- REQUEST:
Would you set down every entry shown below, precisely as written?

[Items from a data source]
#####

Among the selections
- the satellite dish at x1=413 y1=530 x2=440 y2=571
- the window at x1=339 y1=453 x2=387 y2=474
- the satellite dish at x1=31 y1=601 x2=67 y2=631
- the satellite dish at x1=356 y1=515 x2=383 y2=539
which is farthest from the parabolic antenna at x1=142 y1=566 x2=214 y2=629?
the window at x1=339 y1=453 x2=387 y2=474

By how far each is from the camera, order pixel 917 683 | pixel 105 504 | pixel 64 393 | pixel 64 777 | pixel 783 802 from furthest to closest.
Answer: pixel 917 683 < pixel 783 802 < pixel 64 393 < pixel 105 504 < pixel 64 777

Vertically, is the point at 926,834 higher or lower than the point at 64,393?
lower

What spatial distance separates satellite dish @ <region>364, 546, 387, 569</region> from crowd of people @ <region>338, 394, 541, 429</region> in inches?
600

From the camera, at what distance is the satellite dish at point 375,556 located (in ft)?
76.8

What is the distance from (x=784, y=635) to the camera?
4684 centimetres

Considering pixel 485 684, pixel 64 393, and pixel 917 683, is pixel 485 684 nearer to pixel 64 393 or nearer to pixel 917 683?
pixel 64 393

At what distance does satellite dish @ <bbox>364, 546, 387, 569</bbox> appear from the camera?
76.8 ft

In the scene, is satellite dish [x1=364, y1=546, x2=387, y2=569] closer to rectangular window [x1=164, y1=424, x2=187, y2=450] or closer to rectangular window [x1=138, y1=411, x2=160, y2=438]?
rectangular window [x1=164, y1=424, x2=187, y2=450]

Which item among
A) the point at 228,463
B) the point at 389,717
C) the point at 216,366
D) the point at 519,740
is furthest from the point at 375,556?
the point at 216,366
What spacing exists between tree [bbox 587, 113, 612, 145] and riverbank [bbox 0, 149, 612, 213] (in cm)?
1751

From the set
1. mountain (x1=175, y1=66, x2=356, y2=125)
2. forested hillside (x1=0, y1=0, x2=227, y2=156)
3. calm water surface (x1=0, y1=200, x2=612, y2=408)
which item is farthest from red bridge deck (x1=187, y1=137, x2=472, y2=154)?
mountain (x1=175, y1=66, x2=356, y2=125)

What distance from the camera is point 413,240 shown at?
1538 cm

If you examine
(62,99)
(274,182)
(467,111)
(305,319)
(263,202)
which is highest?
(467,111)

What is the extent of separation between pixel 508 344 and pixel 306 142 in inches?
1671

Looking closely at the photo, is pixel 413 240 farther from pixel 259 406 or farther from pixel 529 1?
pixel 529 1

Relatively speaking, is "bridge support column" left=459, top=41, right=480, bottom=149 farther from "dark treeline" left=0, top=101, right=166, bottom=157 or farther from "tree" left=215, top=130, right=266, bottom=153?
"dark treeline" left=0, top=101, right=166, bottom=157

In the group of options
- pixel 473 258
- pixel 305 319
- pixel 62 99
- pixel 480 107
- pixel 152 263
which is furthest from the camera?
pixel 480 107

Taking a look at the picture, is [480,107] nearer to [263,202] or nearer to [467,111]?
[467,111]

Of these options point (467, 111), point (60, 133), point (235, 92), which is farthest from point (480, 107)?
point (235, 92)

#####

- FINAL RESULT:
Among the selections
- the satellite dish at x1=413 y1=530 x2=440 y2=571
- the window at x1=339 y1=453 x2=387 y2=474
- the satellite dish at x1=31 y1=601 x2=67 y2=631
- the satellite dish at x1=356 y1=515 x2=383 y2=539
which is farthest from the parabolic antenna at x1=142 y1=566 x2=214 y2=629?
the window at x1=339 y1=453 x2=387 y2=474

By how far each is from the camera, order pixel 917 683 | pixel 105 504 | pixel 64 393 | pixel 64 777 | pixel 783 802 from furthest to closest.
Answer: pixel 917 683 < pixel 783 802 < pixel 64 393 < pixel 105 504 < pixel 64 777

Vertically, is the point at 926,834 higher or lower than the point at 64,393?
lower

What spatial distance separates satellite dish @ <region>364, 546, 387, 569</region> from crowd of people @ <region>338, 394, 541, 429</region> in inches?
600

From the camera, at what distance is the satellite dish at point 375,556 located (in ft)?
76.8

What is the distance from (x=784, y=635) to the camera?
4684 centimetres

Considering pixel 485 684, pixel 64 393, and pixel 917 683, is pixel 485 684 nearer to pixel 64 393 or nearer to pixel 917 683?
pixel 64 393

At what distance does satellite dish @ <bbox>364, 546, 387, 569</bbox> appear from the camera?
76.8 ft

In the scene, is satellite dish [x1=364, y1=546, x2=387, y2=569] closer to rectangular window [x1=164, y1=424, x2=187, y2=450] or closer to rectangular window [x1=138, y1=411, x2=160, y2=438]?
rectangular window [x1=164, y1=424, x2=187, y2=450]

Which item among
A) the point at 228,463
B) the point at 389,717
C) the point at 216,366
D) the point at 519,740
is furthest from the point at 375,556?
the point at 216,366
What spacing exists between tree [bbox 587, 113, 612, 145] and riverbank [bbox 0, 149, 612, 213] (in cm)?
1751

From the set
1. mountain (x1=175, y1=66, x2=356, y2=125)
2. forested hillside (x1=0, y1=0, x2=227, y2=156)
3. calm water surface (x1=0, y1=200, x2=612, y2=408)
which item is farthest from red bridge deck (x1=187, y1=137, x2=472, y2=154)?
mountain (x1=175, y1=66, x2=356, y2=125)

What distance from the camera is point 413,240 shown at?
1538 cm

If you examine
(62,99)
(274,182)
(467,111)
(305,319)
(263,202)
which is highest?
(467,111)

What is the extent of separation between pixel 508 344 and pixel 306 142 in inches?
1671

Looking closely at the photo, is pixel 413 240 farther from pixel 259 406 or farther from pixel 529 1?
pixel 529 1

Relatively speaking, is "bridge support column" left=459, top=41, right=480, bottom=149 farther from "dark treeline" left=0, top=101, right=166, bottom=157 or farther from "tree" left=215, top=130, right=266, bottom=153?
"dark treeline" left=0, top=101, right=166, bottom=157

In the group of options
- pixel 473 258
- pixel 305 319
- pixel 62 99
- pixel 480 107
- pixel 152 263
which is furthest from the camera?
pixel 480 107

Taking a look at the picture, is [480,107] nearer to [263,202] or nearer to [467,111]?
[467,111]

Of these options point (467, 111), point (60, 133), point (235, 92), which is farthest from point (480, 107)?
point (235, 92)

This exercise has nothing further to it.